The worst thing a father can do is avoid payments without court permission. Often a father will hide or lie about income to avoid hefty child support payments. If a parent attempts to hide funds from a court, a judge can hold them in contempt of court. This is the best way possible to make a judge angry. If both parties already have an agreement in place, and the court finds out about hidden funds, the father can owe back-pay child support with an interest of 10%.

Making payments by methods the court hasn’t approved of is also a common mistake. Many states use wage garnishment, where it subtracts the funds from the father’s pay. This ensures that the father makes all his payments on time. It is best to always report income changes to the court as well. Failure to do so could give a judge reason to hold a parent in contempt.

How does Sole Custody Allow a Parent to Avoid Payments?

The only circumstance where a parent can avoid child support payments is when the court awards them full custody. However, gaining sole custody does not indicate that the court will suddenly reduce all payments. There are many cases where child support remains intact in school fees, medical bills, food, and extracurricular activities.

Factors that can influence how much child support is due. It includes how much time the parent is around the child, the amount and age of all children, the school and childcare fees, and any other fees necessary to maintain the home. In a situation wherein the child custody agreement, parents were awarded equal time, the co-parent with the most income can claim the child.

Why may child support Payments stop?

There are some instances where a family court will rule that child support payments are no longer necessary.

  • If the co-parents resume their relationship, there is no reason for child support payments as the family will bear dual responsibility if parents continue their relationship. When this occurs the parent, who filed for child support should return to court and request permission to cease child support payments.
  • If the co-parent who was previously receiving child support payments has a change in financial stability: If the co-parent has run into some cash or got a job with a higher paying salary, the father could opt for reduced or even the halt of child support payments.
  • If the parent is paying the child support experiences financial struggle: If a parent displays financial struggle, the other parent ordering the child support can voluntarily stop child support payments in favor of the other parent.

Many parents would opt to stop payments because of what the other parent is using the money for. Suppose the father has suspicion that the mother is not making proper use of the funds he pays for child support. In that case, he should consult an attorney who must bring it to the court’s attention.

Often, when a father suspects the mother of pocketing the funds, he seeks other ways to avoid payment. Responsibility for child support payments falls on both the giver and the receiver.


  • Father who wants custody of the child to avoid child supportFathers trying to get custody of a child should be aware of the initial child custody agreements’ rules. Gaining full custody is a responsibility that shouldn’t be taken lightly by any parent.
  • When filing for custody to avoid child support payments, a father should understand that family court is well equipped to determine each parent’s motives and always rule in favor of what is best for the child.
  • To gain full custody of a child, a parent should produce evidence of why they are fit to assume the sole responsibility. Ways to do this include documenting medical records, school reports, and family and friends’ support.
  • Suppose a parent suspects that a father is filing to avoid support payments. In that case, they should immediately consult an attorney and possibly even file for sole custody themselves. The best way to win points like these is to get ahead of them.

A parent can avoid child support payments in ways that do not break the law. It is essential, before trying, to research state laws and consult an attorney. The best option is when both parents can come to a stable agreement on supporting the child.

State laws vary when it comes to child support cases, and avoiding child support carries heavy penalties in most states.

## WORK REQUEST 1
Answer from the child support text:
(a) What interest rate can apply to back-pay child support when the court finds out about hidden funds?
(b) What payment method do many states use to subtract the funds from the father's pay?
(c) What should a parent produce to gain full custody of a child?
## WORK REQUEST 2
Reproduce the child support text word for word, everything from "Making payments by" down to "and extracurricular activities.".
The lines after this point are not used in anything asked here.

## STUDY MATERIAL
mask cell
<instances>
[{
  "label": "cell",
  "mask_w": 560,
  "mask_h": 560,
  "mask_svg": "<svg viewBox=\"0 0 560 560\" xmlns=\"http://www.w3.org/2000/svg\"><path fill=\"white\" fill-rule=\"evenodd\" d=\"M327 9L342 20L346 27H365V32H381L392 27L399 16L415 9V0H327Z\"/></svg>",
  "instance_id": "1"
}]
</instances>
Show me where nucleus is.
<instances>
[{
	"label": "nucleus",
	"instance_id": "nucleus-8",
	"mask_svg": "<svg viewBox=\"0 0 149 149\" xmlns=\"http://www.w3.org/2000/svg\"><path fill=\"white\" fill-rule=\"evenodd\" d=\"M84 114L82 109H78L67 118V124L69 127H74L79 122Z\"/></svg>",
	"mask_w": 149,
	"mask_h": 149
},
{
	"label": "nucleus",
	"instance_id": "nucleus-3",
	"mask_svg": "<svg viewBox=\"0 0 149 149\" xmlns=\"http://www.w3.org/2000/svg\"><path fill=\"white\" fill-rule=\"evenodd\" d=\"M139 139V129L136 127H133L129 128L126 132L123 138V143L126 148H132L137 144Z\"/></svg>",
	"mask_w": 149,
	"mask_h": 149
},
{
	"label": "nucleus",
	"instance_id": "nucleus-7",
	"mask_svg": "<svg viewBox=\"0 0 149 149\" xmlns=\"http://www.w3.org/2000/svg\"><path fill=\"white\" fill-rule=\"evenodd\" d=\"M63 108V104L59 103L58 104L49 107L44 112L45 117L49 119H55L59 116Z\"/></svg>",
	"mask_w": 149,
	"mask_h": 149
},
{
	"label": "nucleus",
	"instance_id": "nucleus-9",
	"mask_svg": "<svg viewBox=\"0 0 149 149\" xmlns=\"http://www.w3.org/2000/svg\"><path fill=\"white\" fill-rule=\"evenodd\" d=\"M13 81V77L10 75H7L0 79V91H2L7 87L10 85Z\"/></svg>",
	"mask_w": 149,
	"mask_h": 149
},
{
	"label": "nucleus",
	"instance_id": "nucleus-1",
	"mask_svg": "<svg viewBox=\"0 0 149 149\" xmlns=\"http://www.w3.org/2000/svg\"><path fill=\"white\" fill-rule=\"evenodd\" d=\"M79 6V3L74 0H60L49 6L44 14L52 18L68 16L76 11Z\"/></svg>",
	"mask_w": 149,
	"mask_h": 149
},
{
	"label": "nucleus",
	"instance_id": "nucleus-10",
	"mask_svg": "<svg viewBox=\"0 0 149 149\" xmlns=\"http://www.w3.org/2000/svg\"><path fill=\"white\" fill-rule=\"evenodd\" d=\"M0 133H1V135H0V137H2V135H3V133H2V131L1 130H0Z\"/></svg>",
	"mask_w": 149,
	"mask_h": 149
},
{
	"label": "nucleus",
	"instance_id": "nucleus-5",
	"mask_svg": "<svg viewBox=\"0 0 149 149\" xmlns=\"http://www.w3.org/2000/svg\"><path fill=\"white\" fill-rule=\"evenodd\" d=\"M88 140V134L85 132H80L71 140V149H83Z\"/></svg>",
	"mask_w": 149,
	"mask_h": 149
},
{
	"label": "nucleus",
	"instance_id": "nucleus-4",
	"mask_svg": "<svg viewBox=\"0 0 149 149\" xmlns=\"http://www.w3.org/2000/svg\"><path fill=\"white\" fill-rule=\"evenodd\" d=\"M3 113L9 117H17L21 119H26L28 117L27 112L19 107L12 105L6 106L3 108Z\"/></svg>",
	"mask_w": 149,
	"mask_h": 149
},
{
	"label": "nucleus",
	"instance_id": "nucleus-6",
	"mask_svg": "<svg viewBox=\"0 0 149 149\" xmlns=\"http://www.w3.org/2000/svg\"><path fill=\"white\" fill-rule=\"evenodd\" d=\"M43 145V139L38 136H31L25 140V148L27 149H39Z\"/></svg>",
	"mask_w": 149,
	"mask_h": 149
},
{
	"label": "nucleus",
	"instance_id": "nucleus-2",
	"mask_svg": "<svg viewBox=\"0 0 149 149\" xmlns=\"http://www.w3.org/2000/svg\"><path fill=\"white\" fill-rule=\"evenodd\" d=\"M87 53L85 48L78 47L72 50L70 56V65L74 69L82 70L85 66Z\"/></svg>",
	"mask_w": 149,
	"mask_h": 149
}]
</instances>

## ANSWER BOX 1
(a) 10%.
(b) Wage garnishment.
(c) Evidence of why they are fit to assume the sole responsibility.

## ANSWER BOX 2
Making payments by methods the court hasn’t approved of is also a common mistake. Many states use wage garnishment, where it subtracts the funds from the father’s pay. This ensures that the father makes all his payments on time. It is best to always report income changes to the court as well. Failure to do so could give a judge reason to hold a parent in contempt.

How does Sole Custody Allow a Parent to Avoid Payments?

The only circumstance where a parent can avoid child support payments is when the court awards them full custody. However, gaining sole custody does not indicate that the court will suddenly reduce all payments. There are many cases where child support remains intact in school fees, medical bills, food, and extracurricular activities.